Your goal: Reproduce the listing verbatim through the line with "category: goanna".

Data to process:
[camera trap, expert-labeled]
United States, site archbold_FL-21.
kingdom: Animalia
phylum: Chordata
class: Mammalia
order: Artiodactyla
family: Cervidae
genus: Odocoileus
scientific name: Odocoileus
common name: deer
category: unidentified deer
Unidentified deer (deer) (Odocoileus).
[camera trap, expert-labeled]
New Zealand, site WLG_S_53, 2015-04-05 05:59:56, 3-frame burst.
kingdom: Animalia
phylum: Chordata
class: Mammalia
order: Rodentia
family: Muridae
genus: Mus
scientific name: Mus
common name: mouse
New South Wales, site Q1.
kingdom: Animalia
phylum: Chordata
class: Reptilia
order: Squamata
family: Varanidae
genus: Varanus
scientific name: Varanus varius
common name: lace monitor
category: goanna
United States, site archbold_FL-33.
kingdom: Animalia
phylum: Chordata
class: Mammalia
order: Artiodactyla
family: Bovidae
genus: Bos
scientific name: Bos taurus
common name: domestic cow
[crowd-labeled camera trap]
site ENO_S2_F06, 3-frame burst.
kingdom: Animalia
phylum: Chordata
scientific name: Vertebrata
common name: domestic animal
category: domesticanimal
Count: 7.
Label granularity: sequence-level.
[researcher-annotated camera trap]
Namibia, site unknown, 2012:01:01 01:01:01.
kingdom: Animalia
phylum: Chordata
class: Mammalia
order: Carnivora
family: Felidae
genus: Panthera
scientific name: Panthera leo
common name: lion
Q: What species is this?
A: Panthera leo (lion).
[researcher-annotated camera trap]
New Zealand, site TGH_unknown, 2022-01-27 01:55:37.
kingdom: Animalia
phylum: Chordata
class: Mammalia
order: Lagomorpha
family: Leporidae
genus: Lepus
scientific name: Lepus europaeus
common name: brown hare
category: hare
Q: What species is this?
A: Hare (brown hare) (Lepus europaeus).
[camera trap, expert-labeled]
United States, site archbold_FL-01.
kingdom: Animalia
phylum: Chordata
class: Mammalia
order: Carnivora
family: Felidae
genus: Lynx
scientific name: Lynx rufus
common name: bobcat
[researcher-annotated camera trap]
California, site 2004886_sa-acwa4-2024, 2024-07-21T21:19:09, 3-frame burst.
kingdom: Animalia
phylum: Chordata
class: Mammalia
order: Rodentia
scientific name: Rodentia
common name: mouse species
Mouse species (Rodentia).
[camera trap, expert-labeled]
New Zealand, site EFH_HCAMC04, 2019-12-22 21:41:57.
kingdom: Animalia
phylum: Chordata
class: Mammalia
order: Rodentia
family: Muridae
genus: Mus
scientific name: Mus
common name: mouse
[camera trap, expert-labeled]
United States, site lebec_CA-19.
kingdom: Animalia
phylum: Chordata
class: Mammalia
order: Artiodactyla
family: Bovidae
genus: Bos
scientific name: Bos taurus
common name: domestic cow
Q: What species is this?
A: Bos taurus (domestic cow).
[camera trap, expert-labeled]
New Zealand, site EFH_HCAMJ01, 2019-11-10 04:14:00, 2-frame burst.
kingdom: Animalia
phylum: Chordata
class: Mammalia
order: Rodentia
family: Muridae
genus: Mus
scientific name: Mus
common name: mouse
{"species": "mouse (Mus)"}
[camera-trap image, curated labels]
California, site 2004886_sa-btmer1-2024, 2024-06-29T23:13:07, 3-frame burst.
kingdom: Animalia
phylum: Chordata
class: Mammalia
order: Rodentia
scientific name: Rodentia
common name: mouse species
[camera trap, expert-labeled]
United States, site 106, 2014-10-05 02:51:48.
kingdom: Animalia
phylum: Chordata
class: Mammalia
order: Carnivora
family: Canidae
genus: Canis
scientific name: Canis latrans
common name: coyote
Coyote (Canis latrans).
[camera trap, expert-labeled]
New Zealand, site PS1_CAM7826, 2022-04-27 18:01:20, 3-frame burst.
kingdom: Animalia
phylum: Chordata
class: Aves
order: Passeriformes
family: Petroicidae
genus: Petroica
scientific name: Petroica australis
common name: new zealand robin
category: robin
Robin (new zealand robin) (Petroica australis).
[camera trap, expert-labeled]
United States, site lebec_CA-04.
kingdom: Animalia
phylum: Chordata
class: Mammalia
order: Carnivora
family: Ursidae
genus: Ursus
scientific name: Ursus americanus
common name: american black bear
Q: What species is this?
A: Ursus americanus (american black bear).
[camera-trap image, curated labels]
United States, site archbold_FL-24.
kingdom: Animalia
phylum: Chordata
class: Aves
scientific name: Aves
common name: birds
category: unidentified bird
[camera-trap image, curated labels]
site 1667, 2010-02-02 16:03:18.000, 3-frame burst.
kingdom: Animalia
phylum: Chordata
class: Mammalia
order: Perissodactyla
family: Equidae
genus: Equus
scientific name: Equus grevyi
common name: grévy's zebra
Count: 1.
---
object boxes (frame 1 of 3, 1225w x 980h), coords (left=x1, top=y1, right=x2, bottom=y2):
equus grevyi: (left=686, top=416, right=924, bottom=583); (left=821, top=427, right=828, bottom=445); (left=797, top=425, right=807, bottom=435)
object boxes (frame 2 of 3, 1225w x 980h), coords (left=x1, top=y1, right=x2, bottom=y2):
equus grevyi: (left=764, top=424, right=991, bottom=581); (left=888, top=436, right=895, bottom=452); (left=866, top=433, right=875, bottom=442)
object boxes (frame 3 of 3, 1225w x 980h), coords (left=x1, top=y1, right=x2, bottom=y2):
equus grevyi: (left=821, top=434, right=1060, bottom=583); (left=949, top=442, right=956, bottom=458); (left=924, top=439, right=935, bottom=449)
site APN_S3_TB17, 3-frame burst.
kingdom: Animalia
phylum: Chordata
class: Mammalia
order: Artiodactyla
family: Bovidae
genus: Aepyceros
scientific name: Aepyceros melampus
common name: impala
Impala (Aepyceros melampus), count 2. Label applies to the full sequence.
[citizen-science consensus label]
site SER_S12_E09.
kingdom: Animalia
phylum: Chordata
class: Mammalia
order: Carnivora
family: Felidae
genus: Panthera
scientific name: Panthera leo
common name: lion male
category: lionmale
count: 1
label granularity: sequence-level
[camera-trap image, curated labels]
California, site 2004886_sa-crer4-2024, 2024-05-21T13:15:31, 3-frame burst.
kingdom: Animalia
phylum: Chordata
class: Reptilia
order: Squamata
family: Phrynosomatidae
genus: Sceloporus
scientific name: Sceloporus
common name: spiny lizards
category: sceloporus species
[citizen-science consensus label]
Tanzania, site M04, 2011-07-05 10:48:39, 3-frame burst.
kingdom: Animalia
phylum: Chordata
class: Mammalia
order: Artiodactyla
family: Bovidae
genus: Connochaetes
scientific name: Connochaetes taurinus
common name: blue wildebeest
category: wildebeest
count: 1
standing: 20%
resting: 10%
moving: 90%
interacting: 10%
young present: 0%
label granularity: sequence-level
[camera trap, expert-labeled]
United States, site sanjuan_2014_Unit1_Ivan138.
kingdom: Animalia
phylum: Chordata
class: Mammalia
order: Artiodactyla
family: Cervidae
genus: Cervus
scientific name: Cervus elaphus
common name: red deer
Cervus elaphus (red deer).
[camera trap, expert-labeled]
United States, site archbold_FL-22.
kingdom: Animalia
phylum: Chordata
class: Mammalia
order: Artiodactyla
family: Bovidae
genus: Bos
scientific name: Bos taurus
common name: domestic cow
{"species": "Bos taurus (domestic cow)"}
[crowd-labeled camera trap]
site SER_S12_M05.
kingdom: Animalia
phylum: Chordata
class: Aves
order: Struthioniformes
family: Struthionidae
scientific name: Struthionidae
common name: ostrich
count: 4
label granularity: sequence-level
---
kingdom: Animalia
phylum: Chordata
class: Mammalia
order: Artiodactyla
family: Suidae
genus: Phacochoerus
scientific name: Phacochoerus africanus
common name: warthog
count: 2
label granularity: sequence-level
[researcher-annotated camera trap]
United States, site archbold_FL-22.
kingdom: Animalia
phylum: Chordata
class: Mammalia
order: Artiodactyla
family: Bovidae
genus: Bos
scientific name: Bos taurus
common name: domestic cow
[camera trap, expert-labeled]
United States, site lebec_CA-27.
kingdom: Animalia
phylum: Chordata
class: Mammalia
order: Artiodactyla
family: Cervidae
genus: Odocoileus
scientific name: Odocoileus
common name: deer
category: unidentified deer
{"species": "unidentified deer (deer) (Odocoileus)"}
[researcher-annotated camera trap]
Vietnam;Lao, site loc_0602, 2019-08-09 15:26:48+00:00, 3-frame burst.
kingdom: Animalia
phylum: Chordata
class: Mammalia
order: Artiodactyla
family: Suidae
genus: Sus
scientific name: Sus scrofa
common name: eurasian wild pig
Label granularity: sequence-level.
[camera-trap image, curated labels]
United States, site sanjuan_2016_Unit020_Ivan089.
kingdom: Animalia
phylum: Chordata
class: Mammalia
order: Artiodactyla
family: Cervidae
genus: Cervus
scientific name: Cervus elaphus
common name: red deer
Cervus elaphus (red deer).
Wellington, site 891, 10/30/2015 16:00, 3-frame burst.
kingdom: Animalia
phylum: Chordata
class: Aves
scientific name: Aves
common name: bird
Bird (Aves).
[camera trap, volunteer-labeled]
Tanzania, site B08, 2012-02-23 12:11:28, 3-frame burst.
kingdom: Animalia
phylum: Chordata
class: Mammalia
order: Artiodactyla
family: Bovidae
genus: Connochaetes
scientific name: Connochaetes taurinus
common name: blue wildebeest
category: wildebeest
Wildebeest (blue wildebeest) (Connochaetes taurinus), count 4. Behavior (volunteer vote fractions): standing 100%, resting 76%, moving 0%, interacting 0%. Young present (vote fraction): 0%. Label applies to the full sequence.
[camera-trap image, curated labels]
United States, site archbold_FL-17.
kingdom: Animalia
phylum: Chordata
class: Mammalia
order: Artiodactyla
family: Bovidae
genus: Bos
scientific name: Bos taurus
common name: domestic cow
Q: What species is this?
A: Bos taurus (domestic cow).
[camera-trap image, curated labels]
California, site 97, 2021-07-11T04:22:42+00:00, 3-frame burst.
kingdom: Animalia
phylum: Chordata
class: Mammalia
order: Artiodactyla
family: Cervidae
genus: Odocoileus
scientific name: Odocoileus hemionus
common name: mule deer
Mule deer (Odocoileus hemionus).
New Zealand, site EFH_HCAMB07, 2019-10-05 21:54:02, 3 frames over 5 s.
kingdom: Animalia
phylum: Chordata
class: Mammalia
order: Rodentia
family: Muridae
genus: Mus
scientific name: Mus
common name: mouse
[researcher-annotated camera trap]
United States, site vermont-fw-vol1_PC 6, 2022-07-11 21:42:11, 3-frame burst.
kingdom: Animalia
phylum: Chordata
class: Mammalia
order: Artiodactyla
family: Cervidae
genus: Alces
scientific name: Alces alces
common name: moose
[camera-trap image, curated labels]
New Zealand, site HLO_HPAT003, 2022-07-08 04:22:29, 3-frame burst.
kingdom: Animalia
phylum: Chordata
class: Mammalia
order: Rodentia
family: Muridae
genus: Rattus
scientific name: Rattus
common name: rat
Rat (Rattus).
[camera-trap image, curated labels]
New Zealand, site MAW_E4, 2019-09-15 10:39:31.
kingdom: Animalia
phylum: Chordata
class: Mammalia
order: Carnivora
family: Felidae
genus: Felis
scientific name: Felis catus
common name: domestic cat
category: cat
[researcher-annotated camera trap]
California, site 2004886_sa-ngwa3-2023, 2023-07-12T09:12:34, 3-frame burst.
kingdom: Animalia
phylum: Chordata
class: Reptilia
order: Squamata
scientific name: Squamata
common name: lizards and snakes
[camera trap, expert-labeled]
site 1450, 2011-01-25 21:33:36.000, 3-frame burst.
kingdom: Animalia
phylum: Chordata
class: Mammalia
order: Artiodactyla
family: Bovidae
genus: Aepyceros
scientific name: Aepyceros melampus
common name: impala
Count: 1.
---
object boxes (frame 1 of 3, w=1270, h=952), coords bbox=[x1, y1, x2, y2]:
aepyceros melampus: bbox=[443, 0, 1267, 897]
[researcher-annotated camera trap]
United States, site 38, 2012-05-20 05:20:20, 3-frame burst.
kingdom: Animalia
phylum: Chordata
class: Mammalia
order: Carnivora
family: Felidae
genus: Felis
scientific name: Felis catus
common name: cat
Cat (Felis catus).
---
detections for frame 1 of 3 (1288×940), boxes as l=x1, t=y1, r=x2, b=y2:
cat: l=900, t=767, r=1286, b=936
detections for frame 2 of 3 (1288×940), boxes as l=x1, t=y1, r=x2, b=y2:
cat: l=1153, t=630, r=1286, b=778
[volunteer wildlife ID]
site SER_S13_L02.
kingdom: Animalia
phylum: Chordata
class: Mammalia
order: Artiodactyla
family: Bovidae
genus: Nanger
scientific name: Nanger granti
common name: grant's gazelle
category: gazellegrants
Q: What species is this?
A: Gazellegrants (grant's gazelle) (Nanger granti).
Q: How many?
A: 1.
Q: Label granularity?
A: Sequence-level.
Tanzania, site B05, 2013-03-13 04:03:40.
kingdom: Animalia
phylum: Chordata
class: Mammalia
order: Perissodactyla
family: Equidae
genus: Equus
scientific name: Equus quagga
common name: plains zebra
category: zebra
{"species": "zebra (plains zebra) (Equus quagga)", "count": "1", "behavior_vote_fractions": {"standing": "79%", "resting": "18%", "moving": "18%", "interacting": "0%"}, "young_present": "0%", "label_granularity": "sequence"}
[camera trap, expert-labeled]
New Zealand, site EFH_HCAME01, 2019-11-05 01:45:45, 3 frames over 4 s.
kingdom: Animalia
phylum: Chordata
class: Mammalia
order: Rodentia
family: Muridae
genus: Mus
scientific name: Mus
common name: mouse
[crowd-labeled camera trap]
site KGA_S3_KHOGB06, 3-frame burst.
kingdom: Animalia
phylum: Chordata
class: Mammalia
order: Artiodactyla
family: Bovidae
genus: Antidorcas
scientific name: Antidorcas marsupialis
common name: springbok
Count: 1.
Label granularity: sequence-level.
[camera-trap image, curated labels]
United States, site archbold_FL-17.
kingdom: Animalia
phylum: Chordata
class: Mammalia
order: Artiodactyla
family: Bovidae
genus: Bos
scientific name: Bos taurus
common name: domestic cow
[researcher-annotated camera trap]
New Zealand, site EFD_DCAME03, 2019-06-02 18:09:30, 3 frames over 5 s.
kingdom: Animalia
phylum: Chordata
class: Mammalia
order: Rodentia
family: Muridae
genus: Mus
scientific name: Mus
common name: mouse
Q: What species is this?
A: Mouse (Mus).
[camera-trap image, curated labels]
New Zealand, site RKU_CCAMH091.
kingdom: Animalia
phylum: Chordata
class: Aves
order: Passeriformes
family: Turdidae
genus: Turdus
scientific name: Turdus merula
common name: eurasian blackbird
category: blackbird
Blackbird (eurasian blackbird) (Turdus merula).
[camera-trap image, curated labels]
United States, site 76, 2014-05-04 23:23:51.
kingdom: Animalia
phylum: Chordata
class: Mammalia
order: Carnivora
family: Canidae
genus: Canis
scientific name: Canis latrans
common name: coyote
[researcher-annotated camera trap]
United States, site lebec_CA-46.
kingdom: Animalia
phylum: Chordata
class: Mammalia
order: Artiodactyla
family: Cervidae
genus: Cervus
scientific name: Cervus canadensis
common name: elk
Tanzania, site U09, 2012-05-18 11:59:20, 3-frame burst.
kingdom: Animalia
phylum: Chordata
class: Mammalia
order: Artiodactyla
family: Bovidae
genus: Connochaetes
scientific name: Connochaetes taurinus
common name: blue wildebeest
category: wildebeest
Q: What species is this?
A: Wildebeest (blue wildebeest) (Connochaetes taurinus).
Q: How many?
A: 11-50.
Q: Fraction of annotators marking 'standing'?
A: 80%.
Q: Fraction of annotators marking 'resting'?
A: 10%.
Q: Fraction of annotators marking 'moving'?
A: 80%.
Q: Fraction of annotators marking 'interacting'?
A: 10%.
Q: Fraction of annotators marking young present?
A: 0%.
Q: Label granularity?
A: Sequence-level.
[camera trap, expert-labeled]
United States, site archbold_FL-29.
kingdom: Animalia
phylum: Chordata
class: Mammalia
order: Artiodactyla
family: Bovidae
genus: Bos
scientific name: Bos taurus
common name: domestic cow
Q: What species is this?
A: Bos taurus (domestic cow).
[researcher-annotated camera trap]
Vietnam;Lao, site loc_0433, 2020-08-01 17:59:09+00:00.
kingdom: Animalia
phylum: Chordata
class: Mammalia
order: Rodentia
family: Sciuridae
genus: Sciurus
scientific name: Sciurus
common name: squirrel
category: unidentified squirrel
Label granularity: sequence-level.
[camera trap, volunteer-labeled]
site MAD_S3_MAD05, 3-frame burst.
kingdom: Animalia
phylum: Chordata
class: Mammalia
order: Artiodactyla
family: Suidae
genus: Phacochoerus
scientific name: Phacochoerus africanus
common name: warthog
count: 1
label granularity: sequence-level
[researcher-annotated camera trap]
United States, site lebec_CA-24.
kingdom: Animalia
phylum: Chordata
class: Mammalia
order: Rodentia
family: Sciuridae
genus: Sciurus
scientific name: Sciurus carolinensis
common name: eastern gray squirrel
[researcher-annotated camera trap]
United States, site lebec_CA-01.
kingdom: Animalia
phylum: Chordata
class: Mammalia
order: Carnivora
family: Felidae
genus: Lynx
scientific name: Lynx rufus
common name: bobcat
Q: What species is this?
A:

Response area:
[camera trap, expert-labeled]
United States, site archbold_FL-21.
kingdom: Animalia
phylum: Chordata
class: Mammalia
order: Artiodactyla
family: Cervidae
genus: Odocoileus
scientific name: Odocoileus
common name: deer
category: unidentified deer
Unidentified deer (deer) (Odocoileus).
[camera trap, expert-labeled]
New Zealand, site WLG_S_53, 2015-04-05 05:59:56, 3-frame burst.
kingdom: Animalia
phylum: Chordata
class: Mammalia
order: Rodentia
family: Muridae
genus: Mus
scientific name: Mus
common name: mouse
New South Wales, site Q1.
kingdom: Animalia
phylum: Chordata
class: Reptilia
order: Squamata
family: Varanidae
genus: Varanus
scientific name: Varanus varius
common name: lace monitor
category: goanna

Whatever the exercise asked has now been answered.